Directions for this task:
Put the items from the line containing "AC85-265V 3W LED" through the line containing "Portekiz basını tarih", both included, into a numbered list. Omit blank lines and leave the pictures out.

Dataset:
========

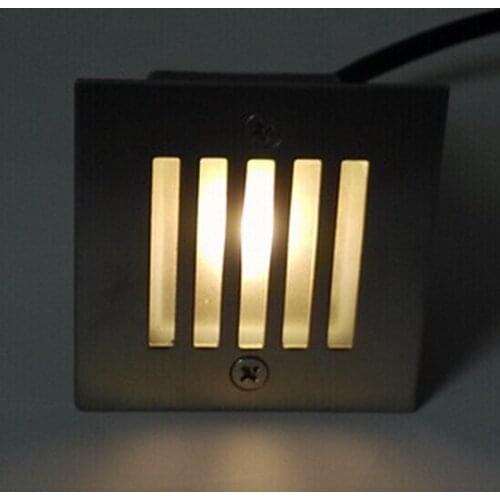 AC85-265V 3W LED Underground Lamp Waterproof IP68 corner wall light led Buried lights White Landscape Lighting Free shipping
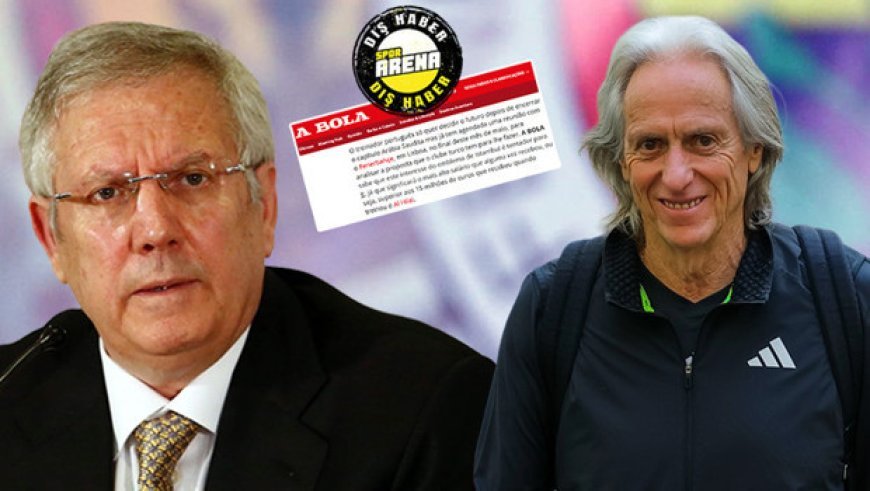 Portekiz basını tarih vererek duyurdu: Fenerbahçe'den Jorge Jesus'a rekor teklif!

========

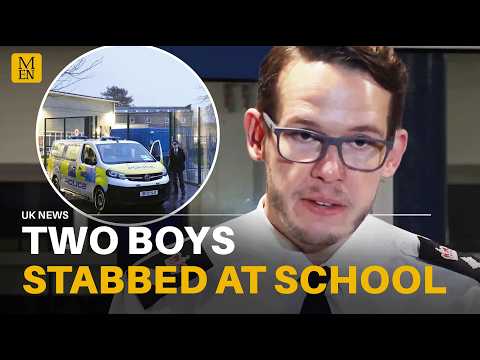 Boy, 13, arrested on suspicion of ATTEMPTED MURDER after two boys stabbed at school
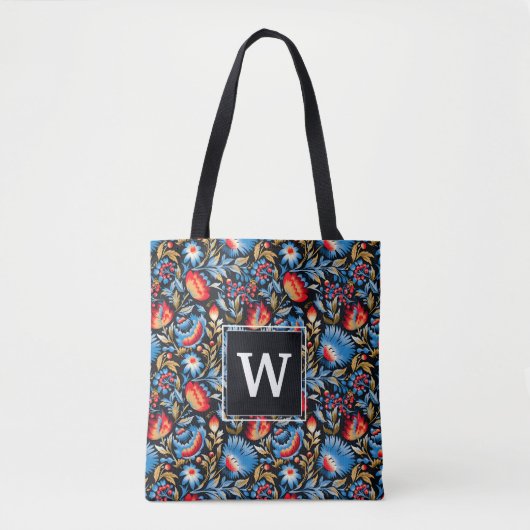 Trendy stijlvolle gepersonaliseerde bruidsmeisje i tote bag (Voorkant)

========

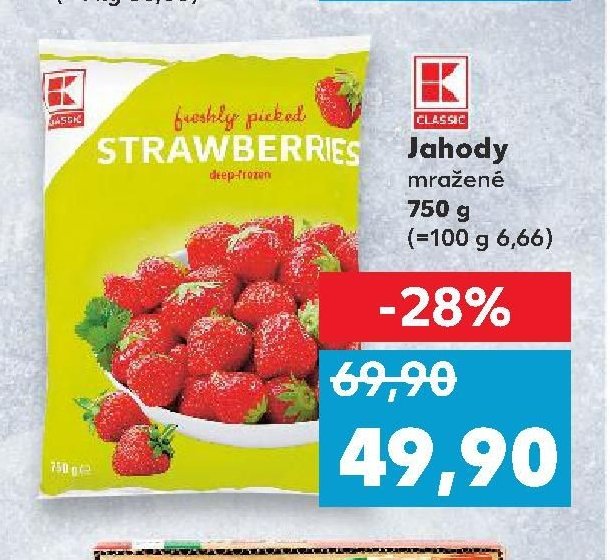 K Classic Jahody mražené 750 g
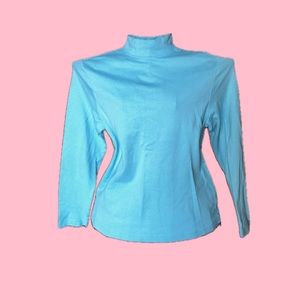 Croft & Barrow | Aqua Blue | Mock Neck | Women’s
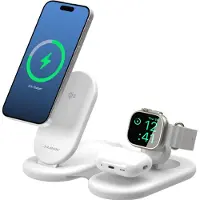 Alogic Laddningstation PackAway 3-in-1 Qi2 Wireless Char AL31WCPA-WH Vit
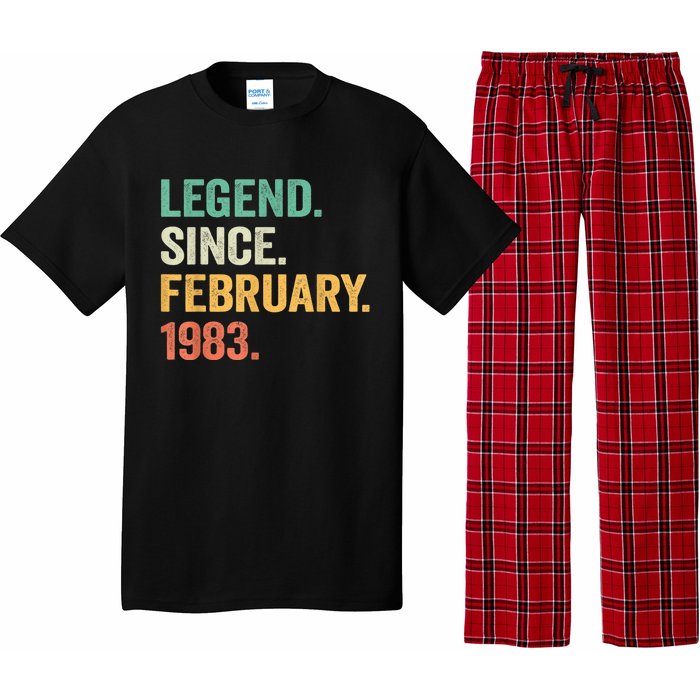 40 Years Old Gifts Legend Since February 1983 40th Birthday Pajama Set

========

Your solution:
1.  AC85-265V 3W LED Underground Lamp Waterproof IP68 corner wall light led Buried lights White Landscape Lighting Free shipping
2.  Portekiz basını tarih vererek duyurdu: Fenerbahçe'den Jorge Jesus'a rekor teklif!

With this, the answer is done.